Tuesday, September 11, 2007
Robert Miller over at Truth on the Market has an excellent post up on the recent Second Circuit decision in Merrill Lynch & Co., Inc. v. Allegheny Energy, Inc. The case revolves around the sale by Merrill Lynch of its energy trading business to Allegheny. As Prof. Miller describes it:
After the deal closed, Allegheny discovered that some of the key financial information Merrill provided in due diligence was false. The facts get very complicated at this point, in part because the Merrill employee running the GEM business prior to the transaction had embezzled millions of dollars from Merrill (he’s now in jail) and in part because of disputes about accounting methodologies used in preparing the information. The parties disagree about exactly which statements in the information Merrill produced in due diligence were false, why they were false, and what various of Merrill employees knew or should have known about their falsity at the time the agreement was signed.
Because of these problems, Allegheny subsequently failed to honor a put right in the agreement and make a $115 million payment to Merrill. Merrill sued to compel this payment and Allegheny counter-claimed for fraudulent inducement and breach of the representations in the agreement. The lower court dismissed Allegheny's counter-claims after a bench-trial, but the Second Circuit reversed. I refer you to Prof. Miller's cogent analysis for the reasons why -- but basically the opinion was a straightforward application of New York law on the issues of fraudulent inducement and breach.
The interesting thing is the following representation in the purchase agreement by Merrill warranting that the information provided by Merrill to Allegheny was “in the aggregate, in [Merrill’s] reasonable judgment exercised in good faith, is appropriate for [Allegheny] to evaluate [GEM’s] trading positions and trading operations.” As Prof. Miller notes this representation:
should take the breadth away from any practicing . . . . Merrill is representing that the information it provided was “appropriate” for Allegheny’s evaluating the business. At the very least, this means that Merrill is warranting that it reasonably believed that it delivered all the information that Allegheny needed to value the business. Hence, omissions from due diligence will become actionable. If Merrill had any information it did not produce to Allegheny in due diligence, Allegheny will now argue that such information was reasonably necessary for it to value the business and so its non-delivery to Allegheny was a breach.

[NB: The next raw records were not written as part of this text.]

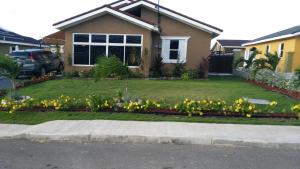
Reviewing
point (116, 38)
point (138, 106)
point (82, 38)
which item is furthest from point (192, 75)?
point (138, 106)

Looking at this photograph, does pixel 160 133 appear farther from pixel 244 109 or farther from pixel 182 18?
pixel 182 18

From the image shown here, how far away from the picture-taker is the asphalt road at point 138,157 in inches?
162

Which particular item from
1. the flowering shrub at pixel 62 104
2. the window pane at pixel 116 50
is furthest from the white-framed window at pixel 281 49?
the flowering shrub at pixel 62 104

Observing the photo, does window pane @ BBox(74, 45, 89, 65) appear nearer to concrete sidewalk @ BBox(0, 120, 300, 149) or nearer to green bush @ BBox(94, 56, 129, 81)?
green bush @ BBox(94, 56, 129, 81)

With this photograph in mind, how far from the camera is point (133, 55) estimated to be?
1539 cm

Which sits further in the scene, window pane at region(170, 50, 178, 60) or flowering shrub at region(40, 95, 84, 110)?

By agreeing to this warranty Merrill was essentially placing a high burden on itself to justify any omissions from due diligence in the case of any disputes. The representation can also be reasonably interpreted as warranting the truth of Merrill's due diligence materials, an unbelievably wide-reaching representation. The provision is very unusual, and it is likely that Merrill agreed to it knowing this fact due to potential abnormal problems in the due diligence process prior to signing. Nonetheless, as Prof Miller again observes, given its scope it is unlikely Merrill was fully advised by their lawyers of the ramifications of this representation, who themselves may not have realized what they were agreeing to. Although a charitable view is that Merrill fully knew what it was doing but agreed to this bargain based on its limited liability under the indemnification provisions. Pure speculation since I have not seen the actual purchase agreement.
Ultimately, one of the things this dispute and particular representation highlight is the caution M&A lawyers must have in drafting representations. I was often shocked in private practice to find that M&A lawyers in both the big shops and otherwise often didn't have a full grasp of the scope and ramifications of representations instead preferring to over-rely on the "form". When they strayed they often agreed to overly broad or vague representations without appreciating the potential liability created. In addition, many lawyers lacked complete understanding of the relationship between these warranties and the indemnification provisions in private agreements. For example, they often failed to recognize the need to strip materiality qualifiers out when a de minimis was present, failed to generally appreciate double materiality qualifiers and their effect on closing and indemnification, and often argued vociferously that the limitations on indemnification should apply to the covenants. I think much of the reason for this is firm incentives to train associates are diminished in the billable hour world and instead the firms tend to over-rely on their form and network effects (i.e., they will learn on the job from other attorneys) to substitute for this needed training.
Prof. Miller and I have had an off-line conversation on this case. I understand he is going to write a post on it over at Truth on the Market which I will link to when it is up.